- _What you will do_: Every line of the data must be copied exactly.

(Stored data entries)

++++

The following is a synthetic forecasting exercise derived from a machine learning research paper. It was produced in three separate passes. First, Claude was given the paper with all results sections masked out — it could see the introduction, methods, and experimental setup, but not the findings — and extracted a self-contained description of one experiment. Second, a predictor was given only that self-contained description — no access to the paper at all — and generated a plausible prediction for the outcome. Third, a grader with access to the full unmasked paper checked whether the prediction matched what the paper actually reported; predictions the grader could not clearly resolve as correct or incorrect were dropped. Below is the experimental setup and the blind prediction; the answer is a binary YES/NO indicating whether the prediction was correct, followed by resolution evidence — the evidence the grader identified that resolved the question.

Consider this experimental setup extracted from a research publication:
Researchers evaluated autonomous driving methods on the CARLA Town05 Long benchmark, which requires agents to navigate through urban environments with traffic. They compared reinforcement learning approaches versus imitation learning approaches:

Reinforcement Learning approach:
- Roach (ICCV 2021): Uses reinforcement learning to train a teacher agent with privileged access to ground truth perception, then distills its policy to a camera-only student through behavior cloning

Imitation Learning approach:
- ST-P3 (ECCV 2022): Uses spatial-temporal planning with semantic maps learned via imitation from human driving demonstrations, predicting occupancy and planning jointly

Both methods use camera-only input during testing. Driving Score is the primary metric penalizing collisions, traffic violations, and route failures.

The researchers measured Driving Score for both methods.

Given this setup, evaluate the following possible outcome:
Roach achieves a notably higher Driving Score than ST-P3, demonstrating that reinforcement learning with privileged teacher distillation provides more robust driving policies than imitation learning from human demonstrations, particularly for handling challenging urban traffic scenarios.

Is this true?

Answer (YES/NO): YES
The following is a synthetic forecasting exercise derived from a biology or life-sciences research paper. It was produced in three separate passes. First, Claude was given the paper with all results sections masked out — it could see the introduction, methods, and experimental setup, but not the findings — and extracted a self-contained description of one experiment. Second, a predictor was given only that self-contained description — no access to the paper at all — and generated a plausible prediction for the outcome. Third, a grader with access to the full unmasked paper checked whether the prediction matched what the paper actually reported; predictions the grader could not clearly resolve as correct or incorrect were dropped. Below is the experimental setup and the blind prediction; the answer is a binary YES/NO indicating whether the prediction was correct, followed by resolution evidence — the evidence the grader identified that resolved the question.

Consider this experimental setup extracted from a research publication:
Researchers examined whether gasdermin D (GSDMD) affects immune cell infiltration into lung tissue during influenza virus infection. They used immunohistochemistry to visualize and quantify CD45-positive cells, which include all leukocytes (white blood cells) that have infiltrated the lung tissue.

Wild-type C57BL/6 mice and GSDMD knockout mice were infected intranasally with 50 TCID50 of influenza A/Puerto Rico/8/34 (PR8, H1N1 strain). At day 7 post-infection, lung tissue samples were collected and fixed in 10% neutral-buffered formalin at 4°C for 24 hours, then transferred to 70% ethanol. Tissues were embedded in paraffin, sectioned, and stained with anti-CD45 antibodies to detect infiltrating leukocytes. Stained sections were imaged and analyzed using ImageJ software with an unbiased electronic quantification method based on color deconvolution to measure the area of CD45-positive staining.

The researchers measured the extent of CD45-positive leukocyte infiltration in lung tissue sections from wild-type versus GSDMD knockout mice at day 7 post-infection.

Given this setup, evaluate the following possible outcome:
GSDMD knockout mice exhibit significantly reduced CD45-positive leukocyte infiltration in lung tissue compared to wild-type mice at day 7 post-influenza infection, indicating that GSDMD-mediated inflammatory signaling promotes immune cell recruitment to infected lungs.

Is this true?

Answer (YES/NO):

++++

- _Expected output_:
The following is a synthetic forecasting exercise derived from a machine learning research paper. It was produced in three separate passes. First, Claude was given the paper with all results sections masked out — it could see the introduction, methods, and experimental setup, but not the findings — and extracted a self-contained description of one experiment. Second, a predictor was given only that self-contained description — no access to the paper at all — and generated a plausible prediction for the outcome. Third, a grader with access to the full unmasked paper checked whether the prediction matched what the paper actually reported; predictions the grader could not clearly resolve as correct or incorrect were dropped. Below is the experimental setup and the blind prediction; the answer is a binary YES/NO indicating whether the prediction was correct, followed by resolution evidence — the evidence the grader identified that resolved the question.

Consider this experimental setup extracted from a research publication:
Researchers evaluated autonomous driving methods on the CARLA Town05 Long benchmark, which requires agents to navigate through urban environments with traffic. They compared reinforcement learning approaches versus imitation learning approaches:

Reinforcement Learning approach:
- Roach (ICCV 2021): Uses reinforcement learning to train a teacher agent with privileged access to ground truth perception, then distills its policy to a camera-only student through behavior cloning

Imitation Learning approach:
- ST-P3 (ECCV 2022): Uses spatial-temporal planning with semantic maps learned via imitation from human driving demonstrations, predicting occupancy and planning jointly

Both methods use camera-only input during testing. Driving Score is the primary metric penalizing collisions, traffic violations, and route failures.

The researchers measured Driving Score for both methods.

Given this setup, evaluate the following possible outcome:
Roach achieves a notably higher Driving Score than ST-P3, demonstrating that reinforcement learning with privileged teacher distillation provides more robust driving policies than imitation learning from human demonstrations, particularly for handling challenging urban traffic scenarios.

Is this true?

Answer (YES/NO): YES
The following is a synthetic forecasting exercise derived from a biology or life-sciences research paper. It was produced in three separate passes. First, Claude was given the paper with all results sections masked out — it could see the introduction, methods, and experimental setup, but not the findings — and extracted a self-contained description of one experiment. Second, a predictor was given only that self-contained description — no access to the paper at all — and generated a plausible prediction for the outcome. Third, a grader with access to the full unmasked paper checked whether the prediction matched what the paper actually reported; predictions the grader could not clearly resolve as correct or incorrect were dropped. Below is the experimental setup and the blind prediction; the answer is a binary YES/NO indicating whether the prediction was correct, followed by resolution evidence — the evidence the grader identified that resolved the question.

Consider this experimental setup extracted from a research publication:
Researchers examined whether gasdermin D (GSDMD) affects immune cell infiltration into lung tissue during influenza virus infection. They used immunohistochemistry to visualize and quantify CD45-positive cells, which include all leukocytes (white blood cells) that have infiltrated the lung tissue.

Wild-type C57BL/6 mice and GSDMD knockout mice were infected intranasally with 50 TCID50 of influenza A/Puerto Rico/8/34 (PR8, H1N1 strain). At day 7 post-infection, lung tissue samples were collected and fixed in 10% neutral-buffered formalin at 4°C for 24 hours, then transferred to 70% ethanol. Tissues were embedded in paraffin, sectioned, and stained with anti-CD45 antibodies to detect infiltrating leukocytes. Stained sections were imaged and analyzed using ImageJ software with an unbiased electronic quantification method based on color deconvolution to measure the area of CD45-positive staining.

The researchers measured the extent of CD45-positive leukocyte infiltration in lung tissue sections from wild-type versus GSDMD knockout mice at day 7 post-infection.

Given this setup, evaluate the following possible outcome:
GSDMD knockout mice exhibit significantly reduced CD45-positive leukocyte infiltration in lung tissue compared to wild-type mice at day 7 post-influenza infection, indicating that GSDMD-mediated inflammatory signaling promotes immune cell recruitment to infected lungs.

Is this true?

Answer (YES/NO):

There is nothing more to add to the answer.